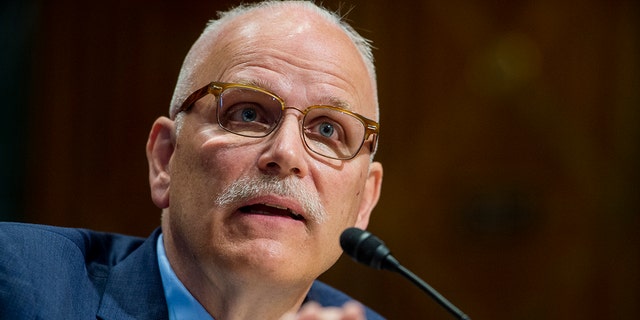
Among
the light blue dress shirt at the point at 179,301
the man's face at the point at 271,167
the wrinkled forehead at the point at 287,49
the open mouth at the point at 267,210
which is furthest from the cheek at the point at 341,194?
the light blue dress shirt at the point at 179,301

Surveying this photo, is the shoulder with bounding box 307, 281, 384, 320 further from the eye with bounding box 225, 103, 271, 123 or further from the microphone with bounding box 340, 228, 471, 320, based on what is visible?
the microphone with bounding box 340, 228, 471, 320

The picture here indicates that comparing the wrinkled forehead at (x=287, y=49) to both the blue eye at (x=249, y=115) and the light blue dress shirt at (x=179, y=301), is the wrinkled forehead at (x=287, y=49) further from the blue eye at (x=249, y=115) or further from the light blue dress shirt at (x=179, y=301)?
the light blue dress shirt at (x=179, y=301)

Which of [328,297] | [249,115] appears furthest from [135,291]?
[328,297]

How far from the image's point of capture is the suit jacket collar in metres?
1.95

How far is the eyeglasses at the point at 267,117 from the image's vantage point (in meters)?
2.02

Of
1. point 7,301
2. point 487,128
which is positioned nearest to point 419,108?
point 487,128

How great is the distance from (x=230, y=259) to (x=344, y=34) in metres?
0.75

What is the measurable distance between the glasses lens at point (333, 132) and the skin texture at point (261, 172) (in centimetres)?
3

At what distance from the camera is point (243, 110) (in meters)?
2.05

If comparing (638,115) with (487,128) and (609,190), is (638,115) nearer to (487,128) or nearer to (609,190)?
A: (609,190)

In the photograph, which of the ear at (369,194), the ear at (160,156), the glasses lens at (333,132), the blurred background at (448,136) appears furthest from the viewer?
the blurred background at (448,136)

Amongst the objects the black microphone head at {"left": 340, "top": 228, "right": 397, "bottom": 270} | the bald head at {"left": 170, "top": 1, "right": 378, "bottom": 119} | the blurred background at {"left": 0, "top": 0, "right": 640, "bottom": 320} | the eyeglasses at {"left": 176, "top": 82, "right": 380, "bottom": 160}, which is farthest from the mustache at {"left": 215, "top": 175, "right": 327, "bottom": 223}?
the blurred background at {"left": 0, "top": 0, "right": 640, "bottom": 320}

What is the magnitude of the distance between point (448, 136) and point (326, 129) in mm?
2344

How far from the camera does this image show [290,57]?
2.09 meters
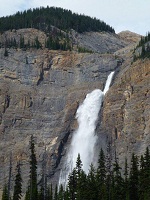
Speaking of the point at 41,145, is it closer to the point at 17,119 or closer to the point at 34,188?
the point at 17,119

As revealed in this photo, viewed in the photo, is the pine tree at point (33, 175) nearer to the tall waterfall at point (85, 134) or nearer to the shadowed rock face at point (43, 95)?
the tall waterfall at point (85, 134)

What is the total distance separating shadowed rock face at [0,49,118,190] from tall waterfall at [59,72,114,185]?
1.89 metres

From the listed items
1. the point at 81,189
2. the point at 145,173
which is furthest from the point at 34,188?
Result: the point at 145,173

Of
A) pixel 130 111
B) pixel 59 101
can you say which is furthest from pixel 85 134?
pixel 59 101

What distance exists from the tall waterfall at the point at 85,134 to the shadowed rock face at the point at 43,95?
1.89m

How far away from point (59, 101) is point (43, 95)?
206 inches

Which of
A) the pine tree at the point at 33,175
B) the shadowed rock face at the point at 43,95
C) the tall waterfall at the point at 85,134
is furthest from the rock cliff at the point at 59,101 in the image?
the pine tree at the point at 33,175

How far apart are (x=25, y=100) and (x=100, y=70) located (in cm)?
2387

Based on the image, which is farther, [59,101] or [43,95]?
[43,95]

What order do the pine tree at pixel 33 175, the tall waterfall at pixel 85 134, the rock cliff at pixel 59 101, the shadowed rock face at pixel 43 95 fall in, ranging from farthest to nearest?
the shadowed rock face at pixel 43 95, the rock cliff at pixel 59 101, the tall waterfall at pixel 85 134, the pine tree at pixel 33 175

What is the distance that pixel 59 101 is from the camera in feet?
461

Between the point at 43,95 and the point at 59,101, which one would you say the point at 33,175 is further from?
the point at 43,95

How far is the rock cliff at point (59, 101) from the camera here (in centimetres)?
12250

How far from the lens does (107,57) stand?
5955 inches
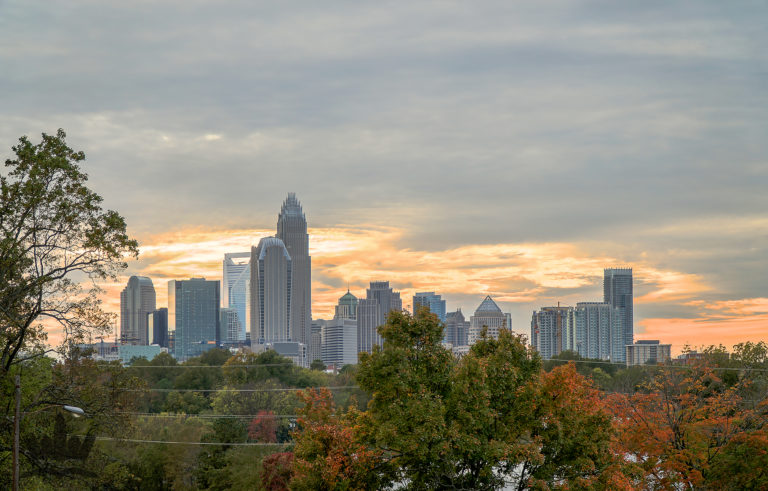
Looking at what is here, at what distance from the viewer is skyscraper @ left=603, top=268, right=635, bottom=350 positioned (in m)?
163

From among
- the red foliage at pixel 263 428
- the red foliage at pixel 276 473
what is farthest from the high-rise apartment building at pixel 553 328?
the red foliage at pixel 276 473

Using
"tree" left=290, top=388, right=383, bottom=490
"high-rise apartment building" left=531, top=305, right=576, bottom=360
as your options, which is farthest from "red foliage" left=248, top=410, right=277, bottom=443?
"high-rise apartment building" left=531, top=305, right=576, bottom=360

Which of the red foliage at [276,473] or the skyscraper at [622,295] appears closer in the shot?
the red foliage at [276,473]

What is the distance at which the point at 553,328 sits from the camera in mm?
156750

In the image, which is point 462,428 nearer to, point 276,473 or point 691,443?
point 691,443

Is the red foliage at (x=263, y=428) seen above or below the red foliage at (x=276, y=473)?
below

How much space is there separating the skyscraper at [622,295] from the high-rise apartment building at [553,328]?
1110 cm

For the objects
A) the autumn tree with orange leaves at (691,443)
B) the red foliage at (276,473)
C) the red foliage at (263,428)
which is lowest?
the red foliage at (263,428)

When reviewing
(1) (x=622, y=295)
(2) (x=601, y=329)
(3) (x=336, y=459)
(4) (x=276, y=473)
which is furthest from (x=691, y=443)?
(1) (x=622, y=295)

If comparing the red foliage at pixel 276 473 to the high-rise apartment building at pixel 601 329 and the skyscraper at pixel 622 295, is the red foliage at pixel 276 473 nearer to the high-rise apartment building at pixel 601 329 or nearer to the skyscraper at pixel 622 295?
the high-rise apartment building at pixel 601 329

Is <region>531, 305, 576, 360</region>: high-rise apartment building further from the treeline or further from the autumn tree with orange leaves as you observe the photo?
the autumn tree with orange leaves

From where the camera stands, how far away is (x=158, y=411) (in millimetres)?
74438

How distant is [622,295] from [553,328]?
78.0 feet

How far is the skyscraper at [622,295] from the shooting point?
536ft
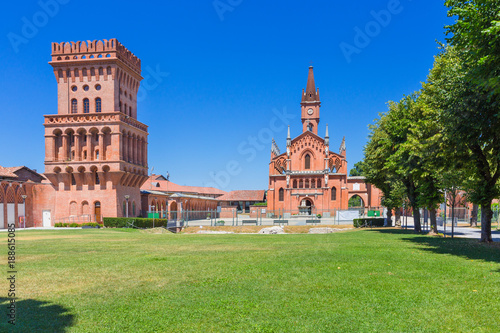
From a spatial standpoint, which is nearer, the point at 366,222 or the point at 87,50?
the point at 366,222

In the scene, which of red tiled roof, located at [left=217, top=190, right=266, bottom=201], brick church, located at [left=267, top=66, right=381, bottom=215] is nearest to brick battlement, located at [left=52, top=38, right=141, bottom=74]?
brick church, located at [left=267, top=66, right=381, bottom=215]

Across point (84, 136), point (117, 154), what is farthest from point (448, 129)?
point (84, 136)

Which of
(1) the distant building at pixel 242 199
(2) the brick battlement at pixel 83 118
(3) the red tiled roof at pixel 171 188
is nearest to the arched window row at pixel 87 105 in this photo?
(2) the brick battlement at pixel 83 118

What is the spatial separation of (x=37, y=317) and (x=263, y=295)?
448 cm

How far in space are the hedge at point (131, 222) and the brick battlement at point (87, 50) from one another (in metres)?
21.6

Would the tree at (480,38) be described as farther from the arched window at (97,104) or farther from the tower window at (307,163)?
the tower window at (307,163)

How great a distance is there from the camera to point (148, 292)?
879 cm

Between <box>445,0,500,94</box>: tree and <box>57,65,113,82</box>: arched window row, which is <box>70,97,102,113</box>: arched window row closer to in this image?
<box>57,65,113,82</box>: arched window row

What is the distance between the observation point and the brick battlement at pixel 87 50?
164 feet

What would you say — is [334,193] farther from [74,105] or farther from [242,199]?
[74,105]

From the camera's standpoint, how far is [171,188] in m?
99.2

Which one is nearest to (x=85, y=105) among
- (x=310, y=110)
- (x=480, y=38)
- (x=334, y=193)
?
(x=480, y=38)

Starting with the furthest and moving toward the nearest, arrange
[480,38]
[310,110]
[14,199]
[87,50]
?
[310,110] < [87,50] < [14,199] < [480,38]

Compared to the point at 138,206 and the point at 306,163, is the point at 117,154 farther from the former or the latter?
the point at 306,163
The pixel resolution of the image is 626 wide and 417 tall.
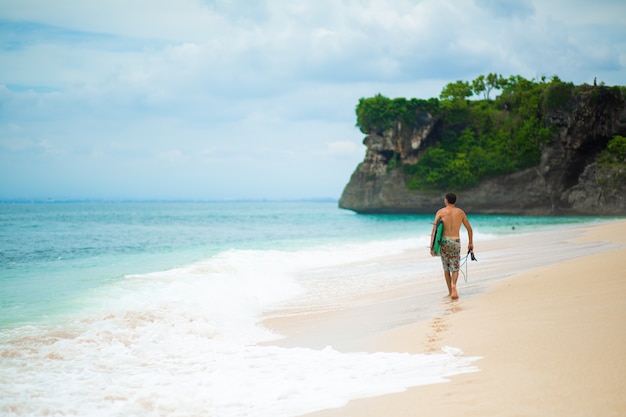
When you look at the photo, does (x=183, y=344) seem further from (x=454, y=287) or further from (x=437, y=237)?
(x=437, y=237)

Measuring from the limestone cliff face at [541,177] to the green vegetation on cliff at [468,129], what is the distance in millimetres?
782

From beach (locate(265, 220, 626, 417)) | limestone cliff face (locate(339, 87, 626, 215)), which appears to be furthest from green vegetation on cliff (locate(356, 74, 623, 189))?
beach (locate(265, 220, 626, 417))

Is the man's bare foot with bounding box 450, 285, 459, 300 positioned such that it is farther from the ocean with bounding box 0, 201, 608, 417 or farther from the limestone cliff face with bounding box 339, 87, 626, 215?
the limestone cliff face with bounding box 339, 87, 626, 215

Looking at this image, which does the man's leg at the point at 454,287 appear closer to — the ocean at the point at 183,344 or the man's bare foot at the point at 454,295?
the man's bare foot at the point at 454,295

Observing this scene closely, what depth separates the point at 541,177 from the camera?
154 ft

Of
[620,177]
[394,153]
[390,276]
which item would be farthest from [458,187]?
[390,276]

**What is required**
Take the line containing "Compared to the" as the first line and the last line of the data above as the final one, and output exactly the lines between them, inclusive, with no pictures.

**Result**
Compared to the point at 138,206 and the point at 306,163, is the point at 117,154 farther from the former or the latter?
the point at 306,163
The pixel resolution of the image is 626 wide and 417 tall.
When you look at the photo, does (x=183, y=344) seem further from (x=454, y=287) or further from (x=437, y=237)?
(x=437, y=237)

Measuring from the limestone cliff face at [541,177] to the green vegetation on cliff at [468,129], what is the distance in millimetres?
782

From beach (locate(265, 220, 626, 417)) | limestone cliff face (locate(339, 87, 626, 215)), which appears to be furthest from green vegetation on cliff (locate(356, 74, 623, 189))?
beach (locate(265, 220, 626, 417))

Is the man's bare foot with bounding box 450, 285, 459, 300 positioned such that it is farther from the ocean with bounding box 0, 201, 608, 417 or farther from the limestone cliff face with bounding box 339, 87, 626, 215?
the limestone cliff face with bounding box 339, 87, 626, 215

Looking at this image, which does the man's leg at the point at 454,287 appear closer to — the ocean at the point at 183,344 or the man's bare foot at the point at 454,295?
the man's bare foot at the point at 454,295

Observing this scene closely, what depth separates the point at 541,177 from the camera?
154 ft

Of
[620,177]
[394,153]
[390,276]
which item would be farthest from [458,187]?
[390,276]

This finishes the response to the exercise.